**OBJECTIF DE L'EXERCICE**. Recopiez à l'identique le passage de la liste qui va de la ligne contenant « How far is the point » jusqu'à la fin de la liste, ces deux bornes comprises.

☆ ☆ ☆ ☆

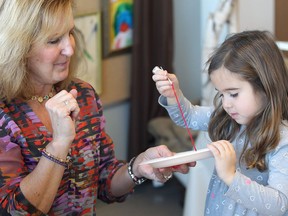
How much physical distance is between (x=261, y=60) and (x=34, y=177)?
2.22ft

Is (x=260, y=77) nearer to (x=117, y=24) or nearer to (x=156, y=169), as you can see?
(x=156, y=169)

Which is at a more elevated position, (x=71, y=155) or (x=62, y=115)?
(x=62, y=115)

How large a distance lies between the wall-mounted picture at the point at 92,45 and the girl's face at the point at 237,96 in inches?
68.1

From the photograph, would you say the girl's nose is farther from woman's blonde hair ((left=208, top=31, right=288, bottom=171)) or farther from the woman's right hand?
the woman's right hand

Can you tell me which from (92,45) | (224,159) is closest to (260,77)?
(224,159)

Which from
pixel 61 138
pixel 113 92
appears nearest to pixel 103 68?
pixel 113 92

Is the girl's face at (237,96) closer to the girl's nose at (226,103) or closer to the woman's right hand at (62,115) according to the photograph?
the girl's nose at (226,103)

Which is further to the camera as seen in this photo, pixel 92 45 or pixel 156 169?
pixel 92 45

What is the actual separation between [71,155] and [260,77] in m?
0.59

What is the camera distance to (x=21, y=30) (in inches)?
61.3

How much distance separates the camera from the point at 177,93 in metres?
1.71

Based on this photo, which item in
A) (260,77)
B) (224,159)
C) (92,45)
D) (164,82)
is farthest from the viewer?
(92,45)

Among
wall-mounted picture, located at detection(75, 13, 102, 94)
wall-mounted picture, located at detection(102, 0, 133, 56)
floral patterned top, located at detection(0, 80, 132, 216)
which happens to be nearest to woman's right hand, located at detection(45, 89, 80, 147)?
floral patterned top, located at detection(0, 80, 132, 216)

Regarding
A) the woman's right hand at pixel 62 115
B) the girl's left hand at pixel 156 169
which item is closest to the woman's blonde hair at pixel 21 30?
the woman's right hand at pixel 62 115
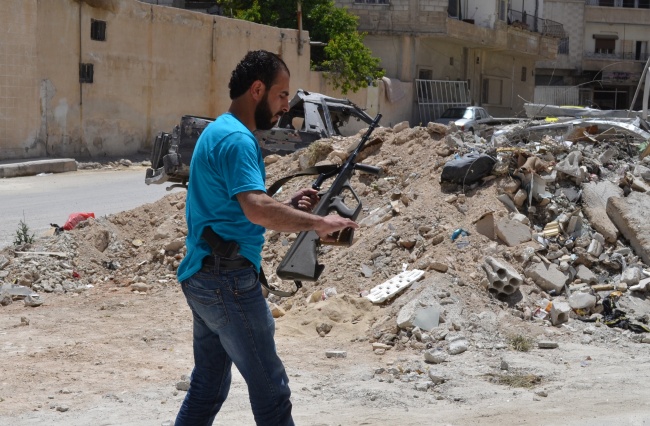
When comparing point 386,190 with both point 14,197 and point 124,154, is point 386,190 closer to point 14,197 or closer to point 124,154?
point 14,197

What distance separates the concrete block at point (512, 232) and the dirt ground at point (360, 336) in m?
0.08

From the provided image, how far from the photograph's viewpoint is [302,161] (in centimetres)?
1088

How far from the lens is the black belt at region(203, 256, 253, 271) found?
3.50 metres

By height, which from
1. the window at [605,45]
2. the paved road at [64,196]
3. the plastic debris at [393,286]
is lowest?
the paved road at [64,196]

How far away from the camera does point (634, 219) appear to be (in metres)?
8.27

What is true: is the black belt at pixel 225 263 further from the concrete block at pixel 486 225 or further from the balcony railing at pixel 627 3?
the balcony railing at pixel 627 3

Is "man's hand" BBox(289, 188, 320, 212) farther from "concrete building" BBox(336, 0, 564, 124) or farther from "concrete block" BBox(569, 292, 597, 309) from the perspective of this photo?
"concrete building" BBox(336, 0, 564, 124)

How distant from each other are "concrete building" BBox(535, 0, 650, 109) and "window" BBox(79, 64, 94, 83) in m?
33.4

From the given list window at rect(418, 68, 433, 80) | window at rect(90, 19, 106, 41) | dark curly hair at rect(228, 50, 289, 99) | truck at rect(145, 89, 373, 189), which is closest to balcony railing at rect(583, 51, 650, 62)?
window at rect(418, 68, 433, 80)

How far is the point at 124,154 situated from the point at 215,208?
20415 mm

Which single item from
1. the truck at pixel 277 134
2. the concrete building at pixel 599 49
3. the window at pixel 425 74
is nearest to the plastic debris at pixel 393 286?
the truck at pixel 277 134

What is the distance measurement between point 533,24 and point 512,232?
36.1 m

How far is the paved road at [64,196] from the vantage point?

☆ ☆ ☆ ☆

**SOLUTION DU PROBLÈME**.
How far is the point at 124,154 situated from the point at 215,208?
20415 mm

Which single item from
1. the truck at pixel 277 134
2. the concrete building at pixel 599 49
3. the window at pixel 425 74
is nearest to the plastic debris at pixel 393 286?
the truck at pixel 277 134

What is the distance measurement between point 533,24 and point 512,232?
36.1 m

How far is the paved road at [64,196] from the vantage point?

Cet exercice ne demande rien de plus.